▶ **Reading text**:
▬▬▬

We were late, and I was supposed to pick up my daughter, Cameron, who was arriving from Greenville at the American terminal. Cameron is a freshman at Furman University, having fled Texas to stretch her topographical appreciation and regional parochialism. (I couldn’t convince her that New York — her father’s hometown — might have suited the aim better than South Carolina. Kids!) She wanted mountains and beaches within a short drive, and an occasional hill along the way.

We had scheduled our flights to arrive at the same time, and my anxiety was doubling with each minute delayed.

I was trying to focus and block everything out, but there was this little girl, maybe six years old, sitting by the window across the aisle, traveling alone. She was looking into the night sky as we descended, calling out all the colors she could see in the sunset. Her oohing and aahing caught the attention of everyone in a three-row span. Strangers starting smiling at each other, realizing that the child was seeing things we were all missing in our grown-up hurry and worry. All at once, we all started craning our necks to see the colors for ourselves.

When I landed, I realized I had lost my keys somewhere in the journey and was stranded at the airport with my little girl waiting for her daddy to pick her up. My son drove out and rescued us both, but the mood on the way home was strangely light in light of all that had happened. I soon realized why.

▬▬▬

▶ **Short task**:
Please say whether each of these statements agrees with the travel story, answering yes or no and quoting the words from it that settle the matter: (a) Cameron is a freshman at Furman University. (b) The little girl sitting by the window was traveling with her mother. (c) The writer's son drove out to the airport.

Lines of data:
▬▬▬

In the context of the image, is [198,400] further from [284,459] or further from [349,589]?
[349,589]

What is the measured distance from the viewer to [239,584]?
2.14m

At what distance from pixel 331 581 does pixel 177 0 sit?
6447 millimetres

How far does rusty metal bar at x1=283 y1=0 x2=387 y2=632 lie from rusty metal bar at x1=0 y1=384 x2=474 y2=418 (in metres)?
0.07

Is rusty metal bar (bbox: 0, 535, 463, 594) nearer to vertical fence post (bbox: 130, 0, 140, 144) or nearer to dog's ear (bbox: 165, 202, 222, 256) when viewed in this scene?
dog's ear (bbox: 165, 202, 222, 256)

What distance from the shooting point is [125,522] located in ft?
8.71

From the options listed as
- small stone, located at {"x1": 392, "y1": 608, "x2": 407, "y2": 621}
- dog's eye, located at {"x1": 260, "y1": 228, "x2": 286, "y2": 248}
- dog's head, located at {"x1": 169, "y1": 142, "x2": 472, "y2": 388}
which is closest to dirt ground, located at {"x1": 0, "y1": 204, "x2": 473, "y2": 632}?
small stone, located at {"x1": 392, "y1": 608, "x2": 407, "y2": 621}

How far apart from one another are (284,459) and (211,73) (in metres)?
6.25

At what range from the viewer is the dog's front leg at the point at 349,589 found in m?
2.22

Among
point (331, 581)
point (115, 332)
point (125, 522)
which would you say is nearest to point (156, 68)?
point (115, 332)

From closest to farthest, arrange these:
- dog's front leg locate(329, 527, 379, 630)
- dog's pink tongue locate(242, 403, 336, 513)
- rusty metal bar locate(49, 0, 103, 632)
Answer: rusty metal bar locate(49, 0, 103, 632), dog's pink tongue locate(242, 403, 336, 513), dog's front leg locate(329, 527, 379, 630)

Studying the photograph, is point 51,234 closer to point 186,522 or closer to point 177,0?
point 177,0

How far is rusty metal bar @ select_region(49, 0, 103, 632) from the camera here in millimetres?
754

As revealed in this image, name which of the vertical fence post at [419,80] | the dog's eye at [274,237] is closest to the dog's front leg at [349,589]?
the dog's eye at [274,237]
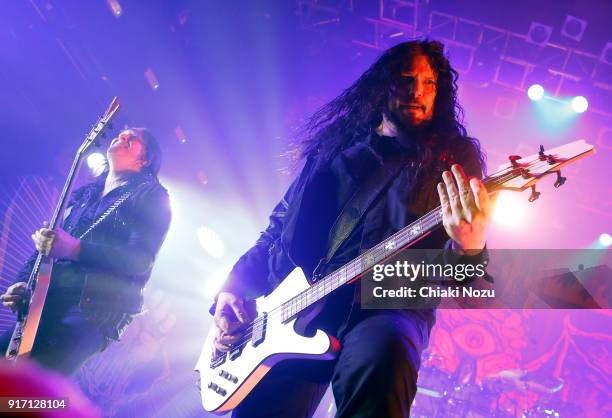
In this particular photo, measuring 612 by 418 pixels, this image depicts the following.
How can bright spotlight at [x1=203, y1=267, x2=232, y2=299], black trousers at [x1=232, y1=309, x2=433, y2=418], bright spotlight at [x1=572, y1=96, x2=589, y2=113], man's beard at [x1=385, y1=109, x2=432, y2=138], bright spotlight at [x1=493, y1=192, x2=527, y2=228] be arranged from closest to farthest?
black trousers at [x1=232, y1=309, x2=433, y2=418] < man's beard at [x1=385, y1=109, x2=432, y2=138] < bright spotlight at [x1=572, y1=96, x2=589, y2=113] < bright spotlight at [x1=493, y1=192, x2=527, y2=228] < bright spotlight at [x1=203, y1=267, x2=232, y2=299]

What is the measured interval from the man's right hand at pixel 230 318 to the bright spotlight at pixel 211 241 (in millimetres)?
7380

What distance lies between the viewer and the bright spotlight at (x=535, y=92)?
780 cm

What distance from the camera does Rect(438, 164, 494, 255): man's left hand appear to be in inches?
62.1

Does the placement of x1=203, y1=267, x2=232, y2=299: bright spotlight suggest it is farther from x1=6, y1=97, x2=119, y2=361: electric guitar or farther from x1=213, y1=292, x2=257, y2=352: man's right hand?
x1=213, y1=292, x2=257, y2=352: man's right hand

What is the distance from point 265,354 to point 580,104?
8260 millimetres

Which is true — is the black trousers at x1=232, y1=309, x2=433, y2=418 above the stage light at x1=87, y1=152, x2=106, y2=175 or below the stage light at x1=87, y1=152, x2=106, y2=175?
below

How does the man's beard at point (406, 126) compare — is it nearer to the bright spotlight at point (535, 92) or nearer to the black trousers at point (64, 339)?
the black trousers at point (64, 339)

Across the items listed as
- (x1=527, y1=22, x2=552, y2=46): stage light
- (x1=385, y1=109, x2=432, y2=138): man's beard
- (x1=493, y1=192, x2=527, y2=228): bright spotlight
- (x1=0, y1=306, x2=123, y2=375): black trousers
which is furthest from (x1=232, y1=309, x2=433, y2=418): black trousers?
(x1=493, y1=192, x2=527, y2=228): bright spotlight

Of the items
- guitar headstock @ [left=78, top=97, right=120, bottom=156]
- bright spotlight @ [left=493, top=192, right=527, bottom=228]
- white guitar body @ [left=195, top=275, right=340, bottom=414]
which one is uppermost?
bright spotlight @ [left=493, top=192, right=527, bottom=228]

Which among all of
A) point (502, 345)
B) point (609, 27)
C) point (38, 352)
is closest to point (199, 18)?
point (38, 352)

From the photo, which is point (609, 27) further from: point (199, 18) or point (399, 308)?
A: point (399, 308)

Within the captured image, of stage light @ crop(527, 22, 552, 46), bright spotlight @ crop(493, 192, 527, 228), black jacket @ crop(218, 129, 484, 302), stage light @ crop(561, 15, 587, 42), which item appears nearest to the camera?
black jacket @ crop(218, 129, 484, 302)

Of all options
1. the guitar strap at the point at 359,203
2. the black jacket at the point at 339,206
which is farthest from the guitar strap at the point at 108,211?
the guitar strap at the point at 359,203

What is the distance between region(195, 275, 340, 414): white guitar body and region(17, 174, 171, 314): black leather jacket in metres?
1.16
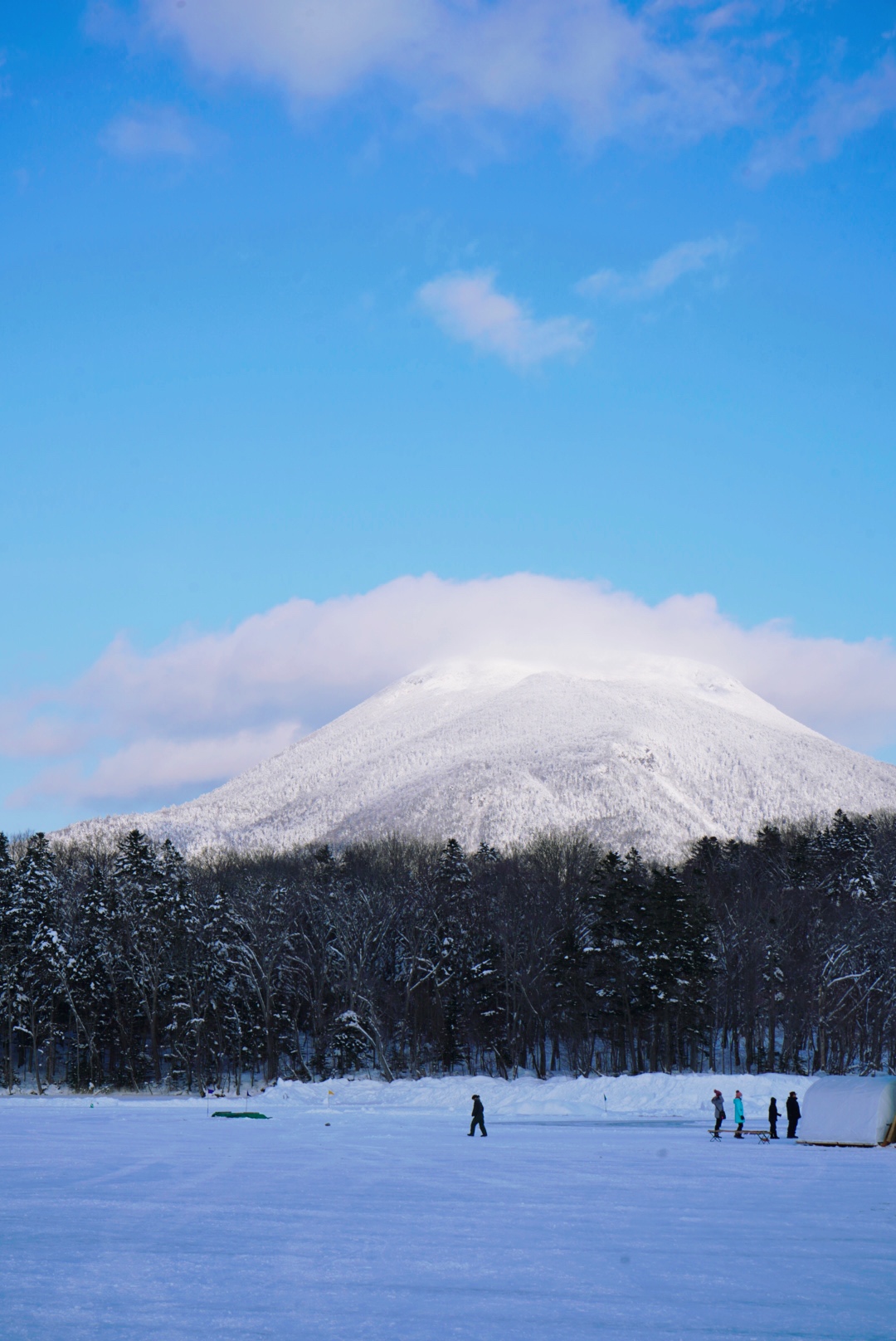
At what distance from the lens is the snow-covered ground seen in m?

▬▬▬

▶ **Answer to this task**:
(a) Yes: "Cameron is a freshman at Furman University"
(b) No: "traveling alone"
(c) Yes: "My son drove out and rescued us both"